# What you should do
Repeat the lines of the listing below, from its first line through the line containing "25H34V18L29 14H20L18 11V16L14", including both. Leave the pictures out of your answer.

[Items from a data source]
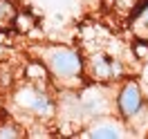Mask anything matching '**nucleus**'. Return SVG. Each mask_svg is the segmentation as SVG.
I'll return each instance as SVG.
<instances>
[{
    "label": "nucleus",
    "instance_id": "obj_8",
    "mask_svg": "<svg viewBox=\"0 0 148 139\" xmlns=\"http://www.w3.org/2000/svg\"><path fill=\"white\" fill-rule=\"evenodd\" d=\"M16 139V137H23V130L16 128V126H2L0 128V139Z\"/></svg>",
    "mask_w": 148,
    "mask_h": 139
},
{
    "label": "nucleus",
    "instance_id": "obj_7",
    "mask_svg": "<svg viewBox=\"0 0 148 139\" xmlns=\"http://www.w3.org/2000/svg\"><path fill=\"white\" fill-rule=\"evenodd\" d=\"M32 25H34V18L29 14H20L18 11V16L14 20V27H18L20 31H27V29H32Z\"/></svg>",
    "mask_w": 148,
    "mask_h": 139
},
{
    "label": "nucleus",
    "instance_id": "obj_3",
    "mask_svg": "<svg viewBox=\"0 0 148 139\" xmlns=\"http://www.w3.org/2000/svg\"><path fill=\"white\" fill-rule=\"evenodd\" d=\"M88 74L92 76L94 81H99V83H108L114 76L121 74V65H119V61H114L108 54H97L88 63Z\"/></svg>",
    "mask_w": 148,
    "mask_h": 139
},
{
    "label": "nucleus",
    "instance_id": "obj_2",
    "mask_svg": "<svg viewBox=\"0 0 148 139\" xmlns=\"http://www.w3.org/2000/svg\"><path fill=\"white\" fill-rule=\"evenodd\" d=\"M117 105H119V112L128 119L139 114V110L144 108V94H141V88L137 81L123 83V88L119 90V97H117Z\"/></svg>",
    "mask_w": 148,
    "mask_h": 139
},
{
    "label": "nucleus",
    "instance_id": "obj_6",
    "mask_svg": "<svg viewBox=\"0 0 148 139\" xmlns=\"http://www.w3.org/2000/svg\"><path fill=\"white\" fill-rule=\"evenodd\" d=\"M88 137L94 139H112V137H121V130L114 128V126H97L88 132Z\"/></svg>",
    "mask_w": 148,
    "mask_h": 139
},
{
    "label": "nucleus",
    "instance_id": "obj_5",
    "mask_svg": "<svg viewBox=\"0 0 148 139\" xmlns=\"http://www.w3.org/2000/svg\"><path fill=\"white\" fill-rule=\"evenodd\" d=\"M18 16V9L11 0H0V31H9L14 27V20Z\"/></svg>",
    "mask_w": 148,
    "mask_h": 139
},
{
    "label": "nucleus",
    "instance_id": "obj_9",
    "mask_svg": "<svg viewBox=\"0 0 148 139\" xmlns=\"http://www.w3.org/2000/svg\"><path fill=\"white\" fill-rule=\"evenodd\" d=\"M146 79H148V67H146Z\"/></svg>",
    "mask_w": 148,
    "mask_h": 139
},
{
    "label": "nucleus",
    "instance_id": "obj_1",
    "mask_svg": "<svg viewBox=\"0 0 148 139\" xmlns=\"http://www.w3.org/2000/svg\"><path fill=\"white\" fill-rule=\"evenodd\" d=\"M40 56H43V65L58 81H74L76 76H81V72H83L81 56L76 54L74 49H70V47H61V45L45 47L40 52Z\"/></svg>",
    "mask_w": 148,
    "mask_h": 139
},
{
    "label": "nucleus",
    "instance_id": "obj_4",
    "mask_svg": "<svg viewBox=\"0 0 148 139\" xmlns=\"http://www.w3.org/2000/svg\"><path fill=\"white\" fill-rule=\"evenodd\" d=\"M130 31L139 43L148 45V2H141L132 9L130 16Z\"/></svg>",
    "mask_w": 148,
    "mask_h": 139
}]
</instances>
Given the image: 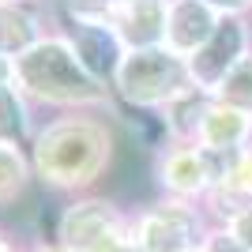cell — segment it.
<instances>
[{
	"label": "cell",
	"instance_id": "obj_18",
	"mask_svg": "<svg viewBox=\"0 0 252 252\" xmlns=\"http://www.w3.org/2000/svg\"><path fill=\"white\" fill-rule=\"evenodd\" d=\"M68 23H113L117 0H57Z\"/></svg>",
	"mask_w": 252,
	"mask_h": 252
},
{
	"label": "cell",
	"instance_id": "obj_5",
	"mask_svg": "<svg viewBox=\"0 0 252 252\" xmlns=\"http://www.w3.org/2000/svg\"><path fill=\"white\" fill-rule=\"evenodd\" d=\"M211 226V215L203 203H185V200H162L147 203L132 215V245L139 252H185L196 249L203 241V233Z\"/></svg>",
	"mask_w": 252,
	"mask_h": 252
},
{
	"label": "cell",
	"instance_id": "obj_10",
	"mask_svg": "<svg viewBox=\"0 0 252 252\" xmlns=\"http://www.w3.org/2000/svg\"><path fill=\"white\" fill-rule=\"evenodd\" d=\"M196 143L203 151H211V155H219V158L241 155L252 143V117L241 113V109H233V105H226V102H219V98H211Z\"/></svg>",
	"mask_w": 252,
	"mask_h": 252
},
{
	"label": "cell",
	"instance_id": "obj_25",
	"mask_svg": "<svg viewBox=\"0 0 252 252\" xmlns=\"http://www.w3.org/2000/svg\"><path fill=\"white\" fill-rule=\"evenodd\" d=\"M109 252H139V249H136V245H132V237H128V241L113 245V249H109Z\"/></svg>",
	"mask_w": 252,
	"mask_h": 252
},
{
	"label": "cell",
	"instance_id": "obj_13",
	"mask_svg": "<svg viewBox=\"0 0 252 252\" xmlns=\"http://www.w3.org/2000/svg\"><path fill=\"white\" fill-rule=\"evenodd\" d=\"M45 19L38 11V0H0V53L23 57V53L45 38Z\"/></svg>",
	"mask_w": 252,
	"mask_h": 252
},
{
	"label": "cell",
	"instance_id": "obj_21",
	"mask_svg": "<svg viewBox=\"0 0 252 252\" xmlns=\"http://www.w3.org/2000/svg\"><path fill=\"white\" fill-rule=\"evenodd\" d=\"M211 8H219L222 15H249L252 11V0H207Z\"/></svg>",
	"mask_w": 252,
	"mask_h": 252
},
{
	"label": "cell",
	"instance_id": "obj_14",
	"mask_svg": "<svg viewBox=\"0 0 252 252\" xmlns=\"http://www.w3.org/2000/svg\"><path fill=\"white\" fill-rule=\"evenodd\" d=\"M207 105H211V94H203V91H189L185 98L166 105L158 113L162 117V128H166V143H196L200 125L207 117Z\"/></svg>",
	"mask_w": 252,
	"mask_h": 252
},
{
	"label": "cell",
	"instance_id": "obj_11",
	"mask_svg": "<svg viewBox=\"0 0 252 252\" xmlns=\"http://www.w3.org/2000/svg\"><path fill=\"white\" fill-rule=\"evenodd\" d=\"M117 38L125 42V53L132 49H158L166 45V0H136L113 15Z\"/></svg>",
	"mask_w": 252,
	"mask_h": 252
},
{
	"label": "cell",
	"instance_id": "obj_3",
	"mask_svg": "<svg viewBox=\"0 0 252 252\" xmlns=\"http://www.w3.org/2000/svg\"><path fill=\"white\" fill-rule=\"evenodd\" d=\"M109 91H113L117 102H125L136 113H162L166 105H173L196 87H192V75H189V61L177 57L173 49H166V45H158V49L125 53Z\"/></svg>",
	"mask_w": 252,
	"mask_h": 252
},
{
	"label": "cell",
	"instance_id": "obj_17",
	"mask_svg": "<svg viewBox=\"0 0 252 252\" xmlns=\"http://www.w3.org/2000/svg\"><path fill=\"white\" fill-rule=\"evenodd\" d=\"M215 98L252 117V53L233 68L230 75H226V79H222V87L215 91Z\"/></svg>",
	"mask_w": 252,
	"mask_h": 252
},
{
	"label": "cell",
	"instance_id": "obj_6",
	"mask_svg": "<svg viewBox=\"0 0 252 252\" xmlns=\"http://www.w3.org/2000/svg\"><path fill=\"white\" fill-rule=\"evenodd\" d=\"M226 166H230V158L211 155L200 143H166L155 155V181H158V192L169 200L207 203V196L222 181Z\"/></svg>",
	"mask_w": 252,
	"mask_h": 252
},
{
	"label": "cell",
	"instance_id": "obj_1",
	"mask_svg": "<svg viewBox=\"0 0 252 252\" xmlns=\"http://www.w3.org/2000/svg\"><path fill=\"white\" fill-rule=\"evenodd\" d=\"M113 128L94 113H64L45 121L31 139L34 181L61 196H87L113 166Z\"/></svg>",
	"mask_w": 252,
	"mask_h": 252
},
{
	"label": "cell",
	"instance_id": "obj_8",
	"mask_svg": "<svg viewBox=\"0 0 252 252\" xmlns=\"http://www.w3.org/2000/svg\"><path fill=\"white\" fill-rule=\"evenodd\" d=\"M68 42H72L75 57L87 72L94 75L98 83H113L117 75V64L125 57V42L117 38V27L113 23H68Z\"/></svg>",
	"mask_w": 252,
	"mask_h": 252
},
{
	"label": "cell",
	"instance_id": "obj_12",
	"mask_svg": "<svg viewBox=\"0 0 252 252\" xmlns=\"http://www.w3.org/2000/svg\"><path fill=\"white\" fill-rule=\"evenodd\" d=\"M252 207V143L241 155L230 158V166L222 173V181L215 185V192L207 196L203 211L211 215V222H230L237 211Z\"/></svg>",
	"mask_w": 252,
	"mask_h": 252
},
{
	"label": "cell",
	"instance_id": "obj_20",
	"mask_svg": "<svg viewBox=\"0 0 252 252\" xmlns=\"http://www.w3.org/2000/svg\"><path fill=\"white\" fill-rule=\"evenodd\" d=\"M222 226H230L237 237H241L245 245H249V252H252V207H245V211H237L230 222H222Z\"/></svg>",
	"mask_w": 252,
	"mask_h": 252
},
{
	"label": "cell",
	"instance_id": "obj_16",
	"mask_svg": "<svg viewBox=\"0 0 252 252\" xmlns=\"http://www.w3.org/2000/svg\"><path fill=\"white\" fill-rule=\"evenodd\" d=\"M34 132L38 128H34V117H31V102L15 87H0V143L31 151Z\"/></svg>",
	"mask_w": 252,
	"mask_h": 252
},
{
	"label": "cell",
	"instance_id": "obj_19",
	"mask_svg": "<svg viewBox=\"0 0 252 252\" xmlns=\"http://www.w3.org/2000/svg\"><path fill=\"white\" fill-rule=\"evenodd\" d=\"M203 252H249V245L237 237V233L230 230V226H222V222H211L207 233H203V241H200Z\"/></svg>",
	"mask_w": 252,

# Solution to this exercise
Mask anything matching '**nucleus**'. Return SVG. Each mask_svg is the segmentation as SVG.
I'll return each instance as SVG.
<instances>
[{
    "label": "nucleus",
    "instance_id": "obj_8",
    "mask_svg": "<svg viewBox=\"0 0 148 139\" xmlns=\"http://www.w3.org/2000/svg\"><path fill=\"white\" fill-rule=\"evenodd\" d=\"M16 139V137H23V130L16 128V126H2L0 128V139Z\"/></svg>",
    "mask_w": 148,
    "mask_h": 139
},
{
    "label": "nucleus",
    "instance_id": "obj_7",
    "mask_svg": "<svg viewBox=\"0 0 148 139\" xmlns=\"http://www.w3.org/2000/svg\"><path fill=\"white\" fill-rule=\"evenodd\" d=\"M32 25H34V18L29 14H20L18 11V16L14 20V27H18L20 31H27V29H32Z\"/></svg>",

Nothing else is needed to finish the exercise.